How to Install Libraries permanently in Google Colab?
--
Most coders or developers use Google Colab for executing their prototypes very fast as it provides you access to faster GPUs like the T4 and P100. But sometimes your program requires a specific version of the libraries which are not installed in google colab to be installed. It becomes tedious and time-consuming to install dependencies in every run(installed dependencies are no longer available once runtime disconnects) of colab notebook.
Recently I got stuck on a similar problem. I have to install few large-sized libraries to run a program in colab, which takes too long to complete installation. But I want to run my program multiple times and thus need to avoid the installation of libraries in each run to decrease installation time. Which is not possible without installing dependencies permanently in google colab. So, In this blog, I will describe how I have successfully installed all the dependencies permanently in google colab.
First, mount the google drive using the following two lines of code.
from google.colab import drive
drive.mount("/content/drive")
After successfully mounting the google drive, Let’s create a virtual environment using virtualenv
library. One thing to keep in mind is that, create a virtual environment inside your google drive, which is mounted above.
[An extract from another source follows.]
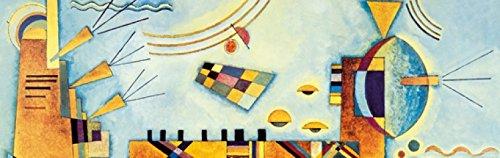 Wassily Kandinsky - Dolce Evento, 1928, 1 Parte Carta da Parati Adesiva (240 x 75cm)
!virtualenv /content/drive/MyDrive/colab_env
Here you can see that, a virtual environment namedcolab_env
has been created in google drive.
Now let’s install a library named Pypdf
in virtual environment colab_env
. To install a library in the virtual environment, we should activate the environment first, and install the library in the same cell.
!source /content/drive/MyDrive/colab_env/bin/activate; pip install Pypdf
In the above line of code !source/content/drive/MyDrive/colab_env/bin/activate
activates our environment colab_env
. And pip install Pypdf
installs Pypdf
library within the environment.
from pypdf import PdfReader
reader = PdfReader("/content/Data science journey 3.pdf")
number_of_pages = len(reader.pages)
print(number_of_pages)
Here, I have tried to run some functionalities of our newly installed Pypdf
library(a free and open-source pure-python PDF library capable of splitting, merging, cropping, and transforming the pages of PDF files).
But the above lines of codes throw an error i.e ModuleNotFoundError: No module named ‘pypdf’
.
So, what do you think, why can’t we import our newly installed library Pypdf
?. Here, we have installed Pypdf
in our virtual environment but our imported module search library in google colab runtime. In order to find the library installed on the virtual environment we should add the path of the virtual environmentsite-packages
to colab system path.
import sys
sys.path.append("/content/drive/MyDrive/colab_env/lib/python3.8/site-packages")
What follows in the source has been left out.